# Texto citado
···
Los antiguos celtas no veían el tiempo como una línea recta, sino como un tejido infinito, un tapiz donde los hilos del pasado, del presente y del futuro se entrelazan una y otra vez.
El serbal crecía justo en esos cruces, no solo en caminos de tierra, sino en los senderos del destino.
Por eso lo llamaban el Serbal de los Cazadores, porque cazaba el eco de los días:
lo que fue, lo que es... y lo que aún espera ser.
Para los druidas, era un faro del alma.
Decían que quien dormía bajo su sombra podía soñar con lo que ha sido, con lo que respira hoy, y con lo que aún no ha nacido.
El serbal no solo protege: recuerda.
Graba los nombres de los que fuimos, de lo que somos y de lo que seremos, en el idioma secreto del fuego y la escarcha.
···
# Tu tarea
Di si cada afirmación coincide con el texto sobre el serbal. Contesta sí o no y copia las palabras del texto que lo deciden.
1. Los antiguos celtas veían el tiempo como una línea recta.
2. Según los druidas, quien dormía bajo la sombra del serbal podía soñar con lo que aún no ha nacido.
3. El serbal crecía solo en caminos de tierra.
···
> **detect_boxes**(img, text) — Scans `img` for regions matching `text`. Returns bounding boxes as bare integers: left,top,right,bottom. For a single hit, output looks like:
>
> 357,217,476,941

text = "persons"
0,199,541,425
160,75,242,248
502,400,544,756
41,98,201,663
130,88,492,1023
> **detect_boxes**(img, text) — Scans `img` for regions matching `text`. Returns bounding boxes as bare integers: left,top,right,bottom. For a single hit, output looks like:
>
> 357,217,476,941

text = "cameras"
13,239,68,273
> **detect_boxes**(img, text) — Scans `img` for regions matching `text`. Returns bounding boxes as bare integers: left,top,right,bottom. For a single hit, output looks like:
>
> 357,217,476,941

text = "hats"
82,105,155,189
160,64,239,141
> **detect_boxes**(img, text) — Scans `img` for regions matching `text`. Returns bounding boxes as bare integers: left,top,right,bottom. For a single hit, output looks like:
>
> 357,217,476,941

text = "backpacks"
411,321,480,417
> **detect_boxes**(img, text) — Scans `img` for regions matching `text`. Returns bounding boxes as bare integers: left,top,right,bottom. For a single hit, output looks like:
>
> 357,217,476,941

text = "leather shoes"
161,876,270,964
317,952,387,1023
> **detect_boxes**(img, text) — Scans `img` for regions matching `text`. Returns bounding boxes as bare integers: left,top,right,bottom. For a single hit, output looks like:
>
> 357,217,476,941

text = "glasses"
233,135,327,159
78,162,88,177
···
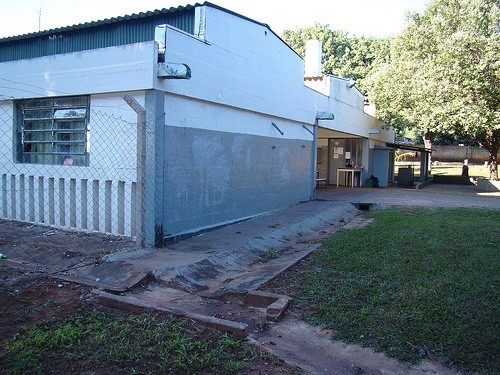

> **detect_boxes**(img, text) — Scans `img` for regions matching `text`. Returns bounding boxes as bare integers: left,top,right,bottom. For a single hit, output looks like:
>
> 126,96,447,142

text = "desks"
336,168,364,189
···
# Solución del ejercicio
1. No: "Los antiguos celtas no veían el tiempo como una línea recta, sino como un tejido infinito".
2. Sí: "Decían que quien dormía bajo su sombra podía soñar con lo que ha sido, con lo que respira hoy, y con lo que aún no ha nacido".
3. No: "no solo en caminos de tierra, sino en los senderos del destino".